A comparison between Recurrent Neural Networks and classical machine learning approaches In Laser induced breakdown spectroscopy

TL;DR

This study compares the effectiveness of various Recurrent Neural Network architectures and classical machine learning methods in analyzing laser-induced breakdown spectroscopy data for aluminum alloy composition prediction.

Contribution

It introduces a comprehensive comparison between advanced RNN architectures, including convolutional variants, and traditional machine learning techniques for LIBS data analysis.

Findings

Convolutional Recurrent Networks outperform classical methods in prediction accuracy.

RNN-based models show significant potential for LIBS quantitative analysis.

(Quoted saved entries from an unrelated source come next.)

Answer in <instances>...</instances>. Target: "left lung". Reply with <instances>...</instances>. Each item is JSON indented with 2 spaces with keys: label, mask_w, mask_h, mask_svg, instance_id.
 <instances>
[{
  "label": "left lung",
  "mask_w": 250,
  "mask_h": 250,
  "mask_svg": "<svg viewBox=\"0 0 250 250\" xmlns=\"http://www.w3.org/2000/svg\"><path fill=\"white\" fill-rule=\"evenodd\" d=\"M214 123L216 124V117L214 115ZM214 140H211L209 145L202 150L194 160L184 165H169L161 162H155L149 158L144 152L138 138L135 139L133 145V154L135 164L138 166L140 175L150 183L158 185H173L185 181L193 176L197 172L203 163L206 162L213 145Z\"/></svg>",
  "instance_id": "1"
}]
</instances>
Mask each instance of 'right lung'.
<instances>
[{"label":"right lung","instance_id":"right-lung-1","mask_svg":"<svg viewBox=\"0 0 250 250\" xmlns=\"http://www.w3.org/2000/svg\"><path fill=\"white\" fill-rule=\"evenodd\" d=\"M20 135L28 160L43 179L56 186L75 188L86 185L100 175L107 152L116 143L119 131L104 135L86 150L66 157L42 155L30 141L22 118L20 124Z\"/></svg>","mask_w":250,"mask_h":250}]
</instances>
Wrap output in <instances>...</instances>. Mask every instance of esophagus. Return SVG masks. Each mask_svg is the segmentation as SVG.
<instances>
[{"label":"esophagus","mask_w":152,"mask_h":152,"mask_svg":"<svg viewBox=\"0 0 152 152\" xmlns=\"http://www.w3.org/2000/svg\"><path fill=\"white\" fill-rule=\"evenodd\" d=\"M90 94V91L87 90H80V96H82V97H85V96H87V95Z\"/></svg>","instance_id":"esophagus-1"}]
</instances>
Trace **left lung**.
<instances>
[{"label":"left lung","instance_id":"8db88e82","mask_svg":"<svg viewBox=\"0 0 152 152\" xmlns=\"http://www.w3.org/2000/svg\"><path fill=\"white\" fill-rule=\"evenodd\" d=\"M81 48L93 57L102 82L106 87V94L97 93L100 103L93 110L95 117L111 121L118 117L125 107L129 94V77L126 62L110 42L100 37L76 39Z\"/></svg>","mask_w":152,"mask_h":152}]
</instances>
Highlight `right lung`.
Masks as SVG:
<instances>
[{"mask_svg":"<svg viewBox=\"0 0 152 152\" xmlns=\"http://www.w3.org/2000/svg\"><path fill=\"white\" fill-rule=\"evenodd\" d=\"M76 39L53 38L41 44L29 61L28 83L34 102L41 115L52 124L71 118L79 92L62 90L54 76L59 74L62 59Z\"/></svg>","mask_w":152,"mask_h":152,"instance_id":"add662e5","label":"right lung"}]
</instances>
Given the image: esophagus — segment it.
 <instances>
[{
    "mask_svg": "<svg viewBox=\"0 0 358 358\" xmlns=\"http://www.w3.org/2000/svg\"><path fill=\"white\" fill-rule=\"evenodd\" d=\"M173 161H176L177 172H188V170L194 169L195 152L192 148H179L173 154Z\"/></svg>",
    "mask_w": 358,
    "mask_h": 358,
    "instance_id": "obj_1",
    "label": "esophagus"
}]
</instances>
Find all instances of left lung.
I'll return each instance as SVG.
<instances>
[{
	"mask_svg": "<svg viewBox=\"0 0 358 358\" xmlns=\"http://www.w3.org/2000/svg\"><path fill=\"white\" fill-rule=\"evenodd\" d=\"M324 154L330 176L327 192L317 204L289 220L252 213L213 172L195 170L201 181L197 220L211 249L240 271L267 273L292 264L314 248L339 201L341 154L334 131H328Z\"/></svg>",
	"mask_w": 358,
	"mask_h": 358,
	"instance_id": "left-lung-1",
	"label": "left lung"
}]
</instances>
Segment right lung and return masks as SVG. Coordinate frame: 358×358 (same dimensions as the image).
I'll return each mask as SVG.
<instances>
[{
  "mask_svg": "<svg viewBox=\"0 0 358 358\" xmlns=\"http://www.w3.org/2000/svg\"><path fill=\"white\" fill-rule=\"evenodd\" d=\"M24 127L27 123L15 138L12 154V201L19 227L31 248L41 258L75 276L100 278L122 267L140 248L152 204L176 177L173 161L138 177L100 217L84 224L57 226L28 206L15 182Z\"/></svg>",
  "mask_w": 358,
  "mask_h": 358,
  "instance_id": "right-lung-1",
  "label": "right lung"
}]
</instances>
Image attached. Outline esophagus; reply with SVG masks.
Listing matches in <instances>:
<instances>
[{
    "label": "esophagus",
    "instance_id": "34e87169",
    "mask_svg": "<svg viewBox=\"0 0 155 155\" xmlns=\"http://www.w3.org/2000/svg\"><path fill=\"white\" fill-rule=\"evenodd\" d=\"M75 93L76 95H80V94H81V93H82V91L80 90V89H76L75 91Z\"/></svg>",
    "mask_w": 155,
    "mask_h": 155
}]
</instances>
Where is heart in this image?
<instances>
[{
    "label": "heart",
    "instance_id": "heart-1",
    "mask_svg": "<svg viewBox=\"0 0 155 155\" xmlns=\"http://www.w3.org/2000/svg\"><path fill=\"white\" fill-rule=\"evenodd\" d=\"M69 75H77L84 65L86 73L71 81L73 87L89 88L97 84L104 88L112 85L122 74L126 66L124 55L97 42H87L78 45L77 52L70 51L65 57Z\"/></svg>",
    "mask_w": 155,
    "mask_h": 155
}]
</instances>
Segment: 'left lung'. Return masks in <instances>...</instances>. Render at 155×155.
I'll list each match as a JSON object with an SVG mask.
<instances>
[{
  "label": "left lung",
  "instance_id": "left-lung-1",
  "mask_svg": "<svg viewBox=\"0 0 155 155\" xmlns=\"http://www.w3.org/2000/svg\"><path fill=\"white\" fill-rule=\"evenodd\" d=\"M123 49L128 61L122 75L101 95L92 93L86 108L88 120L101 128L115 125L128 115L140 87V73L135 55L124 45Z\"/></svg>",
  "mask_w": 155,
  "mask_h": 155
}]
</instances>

Classical machine learning methods are less effective than RNN architectures for this task.

Abstract

Recurrent Neural Networks are classes of Artificial Neural Networks that establish connections between different nodes form a directed or undirected graph for temporal dynamical analysis. In this research, the laser induced breakdown spectroscopy (LIBS) technique is used for quantitative analysis of aluminum alloys by different Recurrent Neural Network (RNN) architecture. The fundamental harmonic (1064 nm) of a nanosecond Nd:YAG laser pulse is employed to generate the LIBS plasma for the prediction of constituent concentrations of the aluminum standard samples. Here, Recurrent Neural Networks based on different networks, such as Long Short Term Memory (LSTM), Gated Recurrent Unit (GRU), Simple Recurrent Neural Network (Simple RNN), and as well as Recurrent Convolutional Networks comprising of Conv-SimpleRNN, Conv-LSTM and Conv-GRU are utilized for concentration prediction. Then a comparison is performed among prediction by classical machine learning methods of support vector regressor (SVR), the Multi Layer Perceptron (MLP), Decision Tree algorithm, Gradient Boosting Regression (GBR), Random Forest Regression (RFR), Linear Regression, and k-Nearest Neighbor (KNN) algorithm. Results showed that the machine learning tools based on Convolutional Recurrent Networks had the best efficiencies in prediction of the most of the elements among other multivariate methods.